Конопатый Дона со стоном перевалился с боку на бок, выставил перед собой ногу со вполне настоящими синяками и весьма убедительным ожогом-мастыркой. Звякнула цепь, сочувственно охнули зрители, сплюнул в его сторону один из подельников. Кровью харкнул во всю пасть: из-за тебя, гнида, все тут маемся… По ту сторону решетки намечалось веселое представление, куда там площадному. Такое не каждый кукольник разыграет, как мелкая языкатая девка-летучая мышь, которая совершенно задарма давала спектакль двум самого что ни на есть фарисейского вида купеческим слугам. Мол, зовет купец стезю порока оставить да честную жизнь начать… ах честную жизнь, кверху задом, только даром? Да еще полы мой? Идите отсюда, и… прилепитесь к женам своим, руки ж Господь дал, если прочего не оставил, а честную девушку оставьте в покое. У слуг терпения надолго не хватило. Постные гримасы с физиономий быстро сошли, и началась роскошная свара — базарная, балаганная.
— Де-евушку? Да ты забыла, когда девушкой была, а честной-то и вспоминать нечего, отродясь же… Шалава же бесстыжая как есть, грешница, блудница Вавилонская! Добром тебе говорю — хватит блудить!

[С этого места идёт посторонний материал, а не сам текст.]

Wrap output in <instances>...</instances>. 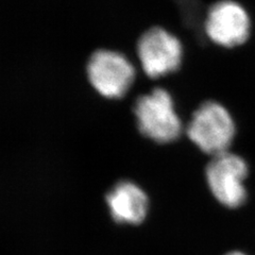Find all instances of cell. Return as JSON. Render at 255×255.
<instances>
[{
    "label": "cell",
    "instance_id": "6da1fadb",
    "mask_svg": "<svg viewBox=\"0 0 255 255\" xmlns=\"http://www.w3.org/2000/svg\"><path fill=\"white\" fill-rule=\"evenodd\" d=\"M137 127L143 136L158 143L177 139L182 131V123L170 94L156 89L143 95L134 109Z\"/></svg>",
    "mask_w": 255,
    "mask_h": 255
},
{
    "label": "cell",
    "instance_id": "7a4b0ae2",
    "mask_svg": "<svg viewBox=\"0 0 255 255\" xmlns=\"http://www.w3.org/2000/svg\"><path fill=\"white\" fill-rule=\"evenodd\" d=\"M187 135L199 149L215 156L228 151L235 135V125L221 105L207 102L195 112Z\"/></svg>",
    "mask_w": 255,
    "mask_h": 255
},
{
    "label": "cell",
    "instance_id": "3957f363",
    "mask_svg": "<svg viewBox=\"0 0 255 255\" xmlns=\"http://www.w3.org/2000/svg\"><path fill=\"white\" fill-rule=\"evenodd\" d=\"M87 77L98 94L108 99H118L132 86L135 69L124 54L112 50H100L95 52L89 62Z\"/></svg>",
    "mask_w": 255,
    "mask_h": 255
},
{
    "label": "cell",
    "instance_id": "277c9868",
    "mask_svg": "<svg viewBox=\"0 0 255 255\" xmlns=\"http://www.w3.org/2000/svg\"><path fill=\"white\" fill-rule=\"evenodd\" d=\"M205 175L212 194L221 204L235 209L245 203L247 191L244 181L248 175V166L241 156L228 151L213 156Z\"/></svg>",
    "mask_w": 255,
    "mask_h": 255
},
{
    "label": "cell",
    "instance_id": "5b68a950",
    "mask_svg": "<svg viewBox=\"0 0 255 255\" xmlns=\"http://www.w3.org/2000/svg\"><path fill=\"white\" fill-rule=\"evenodd\" d=\"M182 45L170 32L154 28L143 34L137 45V54L142 70L150 78L171 74L180 66Z\"/></svg>",
    "mask_w": 255,
    "mask_h": 255
},
{
    "label": "cell",
    "instance_id": "8992f818",
    "mask_svg": "<svg viewBox=\"0 0 255 255\" xmlns=\"http://www.w3.org/2000/svg\"><path fill=\"white\" fill-rule=\"evenodd\" d=\"M250 21L244 7L233 1L214 5L207 16L205 30L214 43L225 47L243 44L249 35Z\"/></svg>",
    "mask_w": 255,
    "mask_h": 255
},
{
    "label": "cell",
    "instance_id": "52a82bcc",
    "mask_svg": "<svg viewBox=\"0 0 255 255\" xmlns=\"http://www.w3.org/2000/svg\"><path fill=\"white\" fill-rule=\"evenodd\" d=\"M107 204L113 219L118 223L139 225L148 214V196L130 181L118 183L107 196Z\"/></svg>",
    "mask_w": 255,
    "mask_h": 255
},
{
    "label": "cell",
    "instance_id": "ba28073f",
    "mask_svg": "<svg viewBox=\"0 0 255 255\" xmlns=\"http://www.w3.org/2000/svg\"><path fill=\"white\" fill-rule=\"evenodd\" d=\"M226 255H246V254H244V253H242V252H231V253H228V254H226Z\"/></svg>",
    "mask_w": 255,
    "mask_h": 255
}]
</instances>
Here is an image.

— Я-то честная! Я сроду незаработанных денег не брала — и поля к полю не прирезала, и в рост не давала, и ткань не мочила. А что мое поле чужие люди пашут, так это не купеческого ума дело. А вы подите, игольное ушко себе найдите, да протиснитесь, потому что верблюды вы самые и есть — вон как губу раскатали — только настоящий верблюд царствие небесное раньше увидит. Будь девка попугливее, осади назад перед двумя слугами явно не последнего человека, может, за нее и вступились бы — а тут только подбадривали свистом, улюлюканьем да гоготом. Да уж, если не взбеленится и в драку не бросится, или хвост не подожмет, заработает она тут сегодня внятно. Уж больно хорошо. Валяешься на гнилой соломе, ждешь очередного допроса с пристрастием — а тут тебе представление.
— Наши грехи — малые, по слабости. А уж не тебе ли сказано было — не прелюбодействуй! Ты же скверным ремеслом кормишься, да заразу всякую разносишь! Вон как намазалась-то!
— Господь наш блудницу спас, а вот чтоб он за фарисеев заступался, я не помню. Мало, что вы, ослы и онагры, из веселых домов не вылезаете, так захотелось дома и на дармовщинку? Сестрички, поглядите — от которой из вас эти уроды утром ушли? Неужто не запомнили? Или спали просто, потому что они ж копаются так что не почувствуешь и снаряд ихний мухе не в пору… Прибежал мальчишка на побегушках, что при стражниках ошивается, пока до службы не дорос, что-то на ухо страже шепчет, руками размахивает. Конец представлению, подумал Дона — и не ошибся:
— Ежели, — говорит стражник с короткой пикой, — сейчас и отсюда все уважаемые и прочие не уйдут… то будут задержаны. Будете тогда из соседних камер хоть до утра свариться. Второй просто вздыхает, руками разводит, в сторону выхода кивает — пожалуйте, мол, прочь отсюда. Самим жалко, конечно — но неровен час заглянет кто-нибудь чином повыше, так потом не оберешься, не расплатишься. А место наше хлебное.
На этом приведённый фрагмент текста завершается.